— Begin Supplied data —

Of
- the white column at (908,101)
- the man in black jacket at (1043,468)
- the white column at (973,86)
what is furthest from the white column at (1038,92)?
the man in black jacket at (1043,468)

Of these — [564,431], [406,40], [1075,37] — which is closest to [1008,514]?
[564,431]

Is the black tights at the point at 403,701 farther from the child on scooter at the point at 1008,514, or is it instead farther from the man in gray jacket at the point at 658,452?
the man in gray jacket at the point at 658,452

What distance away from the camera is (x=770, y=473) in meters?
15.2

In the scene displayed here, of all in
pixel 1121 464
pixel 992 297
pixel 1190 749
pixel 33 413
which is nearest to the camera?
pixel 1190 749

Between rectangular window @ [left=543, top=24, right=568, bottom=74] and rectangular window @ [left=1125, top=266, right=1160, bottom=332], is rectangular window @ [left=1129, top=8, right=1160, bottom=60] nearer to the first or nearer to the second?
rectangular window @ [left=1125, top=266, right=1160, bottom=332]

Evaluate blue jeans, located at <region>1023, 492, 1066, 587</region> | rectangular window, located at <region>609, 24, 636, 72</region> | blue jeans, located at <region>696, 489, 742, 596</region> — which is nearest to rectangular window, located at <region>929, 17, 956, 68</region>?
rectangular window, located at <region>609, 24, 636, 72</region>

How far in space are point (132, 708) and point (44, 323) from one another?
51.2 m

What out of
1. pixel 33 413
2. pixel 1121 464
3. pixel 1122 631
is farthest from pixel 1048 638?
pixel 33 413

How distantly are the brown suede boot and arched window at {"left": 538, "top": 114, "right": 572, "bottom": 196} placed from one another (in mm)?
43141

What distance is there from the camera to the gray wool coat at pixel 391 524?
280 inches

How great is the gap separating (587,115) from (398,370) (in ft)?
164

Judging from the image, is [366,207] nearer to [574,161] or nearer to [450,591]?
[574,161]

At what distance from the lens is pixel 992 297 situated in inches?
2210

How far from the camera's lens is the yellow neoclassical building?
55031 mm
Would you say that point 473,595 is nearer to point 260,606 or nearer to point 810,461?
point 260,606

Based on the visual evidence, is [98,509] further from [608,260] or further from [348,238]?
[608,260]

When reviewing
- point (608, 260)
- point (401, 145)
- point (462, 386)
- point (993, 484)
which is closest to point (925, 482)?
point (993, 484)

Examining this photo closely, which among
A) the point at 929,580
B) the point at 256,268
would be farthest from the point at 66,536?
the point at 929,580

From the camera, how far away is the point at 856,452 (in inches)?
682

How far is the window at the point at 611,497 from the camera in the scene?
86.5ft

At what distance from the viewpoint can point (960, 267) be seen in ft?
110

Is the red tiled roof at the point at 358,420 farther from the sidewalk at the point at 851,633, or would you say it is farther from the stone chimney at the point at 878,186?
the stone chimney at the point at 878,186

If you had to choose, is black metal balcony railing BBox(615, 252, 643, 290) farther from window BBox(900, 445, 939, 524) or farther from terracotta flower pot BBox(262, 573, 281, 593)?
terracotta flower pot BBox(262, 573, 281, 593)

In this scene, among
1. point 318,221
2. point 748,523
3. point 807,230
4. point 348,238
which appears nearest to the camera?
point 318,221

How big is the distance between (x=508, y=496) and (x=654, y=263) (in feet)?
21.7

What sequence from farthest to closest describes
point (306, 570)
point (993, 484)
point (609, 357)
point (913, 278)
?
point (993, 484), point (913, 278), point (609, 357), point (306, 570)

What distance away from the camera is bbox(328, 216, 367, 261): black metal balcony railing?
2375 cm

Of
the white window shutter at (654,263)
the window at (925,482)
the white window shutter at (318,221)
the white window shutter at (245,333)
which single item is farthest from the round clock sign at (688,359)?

— End Supplied data —

Aim of the task:
Format every line of the material above as a JSON list of strings, one string per line, leaving out blank lines.

Written answer:
[
  "Of",
  "- the white column at (908,101)",
  "- the man in black jacket at (1043,468)",
  "- the white column at (973,86)",
  "what is furthest from the white column at (1038,92)?",
  "the man in black jacket at (1043,468)",
  "Of these — [564,431], [406,40], [1075,37] — which is closest to [1008,514]?",
  "[564,431]",
  "Is the black tights at the point at 403,701 farther from the child on scooter at the point at 1008,514, or is it instead farther from the man in gray jacket at the point at 658,452?",
  "the man in gray jacket at the point at 658,452",
  "What distance away from the camera is (x=770, y=473) in meters?",
  "15.2",
  "In the scene displayed here, of all in",
  "pixel 1121 464",
  "pixel 992 297",
  "pixel 1190 749",
  "pixel 33 413",
  "which is nearest to the camera?",
  "pixel 1190 749",
  "Between rectangular window @ [left=543, top=24, right=568, bottom=74] and rectangular window @ [left=1125, top=266, right=1160, bottom=332], is rectangular window @ [left=1129, top=8, right=1160, bottom=60] nearer to the first or nearer to the second?",
  "rectangular window @ [left=1125, top=266, right=1160, bottom=332]",
  "Evaluate blue jeans, located at <region>1023, 492, 1066, 587</region> | rectangular window, located at <region>609, 24, 636, 72</region> | blue jeans, located at <region>696, 489, 742, 596</region> — which is nearest to rectangular window, located at <region>929, 17, 956, 68</region>?",
  "rectangular window, located at <region>609, 24, 636, 72</region>",
  "How far in space are point (132, 708) and point (44, 323) from one another?",
  "51.2 m",
  "What out of",
  "1. pixel 33 413",
  "2. pixel 1121 464",
  "3. pixel 1122 631",
  "is farthest from pixel 1048 638?",
  "pixel 33 413",
  "How distantly are the brown suede boot and arched window at {\"left\": 538, \"top\": 114, \"right\": 572, \"bottom\": 196} placed from one another (in mm)?",
  "43141",
  "What distance is there from the camera to the gray wool coat at pixel 391 524?",
  "280 inches",
  "How great is the gap separating (587,115) from (398,370) (in ft)?",
  "164",
  "Judging from the image, is [366,207] nearer to [574,161] or nearer to [450,591]?",
  "[574,161]",
  "At what distance from the lens is pixel 992 297 situated in inches?",
  "2210",
  "How far from the camera's lens is the yellow neoclassical building?",
  "55031 mm",
  "Would you say that point 473,595 is nearer to point 260,606 or nearer to point 810,461?",
  "point 260,606",
  "Based on the visual evidence, is [98,509] further from [608,260] or further from [348,238]?",
  "[608,260]",
  "When reviewing",
  "- point (608, 260)",
  "- point (401, 145)",
  "- point (462, 386)",
  "- point (993, 484)",
  "which is closest to point (925, 482)?",
  "point (993, 484)",
  "Examining this photo closely, which among",
  "A) the point at 929,580",
  "B) the point at 256,268",
  "would be farthest from the point at 66,536?",
  "the point at 929,580",
  "From the camera, how far away is the point at 856,452 (in inches)?",
  "682",
  "How far is the window at the point at 611,497 from the camera in the scene?",
  "86.5ft",
  "At what distance from the viewpoint can point (960, 267) be seen in ft?",
  "110",
  "Is the red tiled roof at the point at 358,420 farther from the sidewalk at the point at 851,633, or would you say it is farther from the stone chimney at the point at 878,186?",
  "the stone chimney at the point at 878,186",
  "If you had to choose, is black metal balcony railing BBox(615, 252, 643, 290) farther from window BBox(900, 445, 939, 524) or farther from terracotta flower pot BBox(262, 573, 281, 593)?",
  "terracotta flower pot BBox(262, 573, 281, 593)",
  "In this scene, among",
  "1. point 318,221",
  "2. point 748,523",
  "3. point 807,230",
  "4. point 348,238",
  "which appears nearest to the camera?",
  "point 318,221",
  "How big is the distance between (x=508, y=496) and (x=654, y=263) (in feet)?",
  "21.7",
  "What sequence from farthest to closest describes",
  "point (306, 570)",
  "point (993, 484)",
  "point (609, 357)",
  "point (913, 278)",
  "?",
  "point (993, 484), point (913, 278), point (609, 357), point (306, 570)",
  "What distance away from the camera is bbox(328, 216, 367, 261): black metal balcony railing?",
  "2375 cm",
  "Of",
  "the white window shutter at (654,263)",
  "the window at (925,482)",
  "the white window shutter at (318,221)",
  "the white window shutter at (245,333)",
  "which single item is farthest from the round clock sign at (688,359)?"
]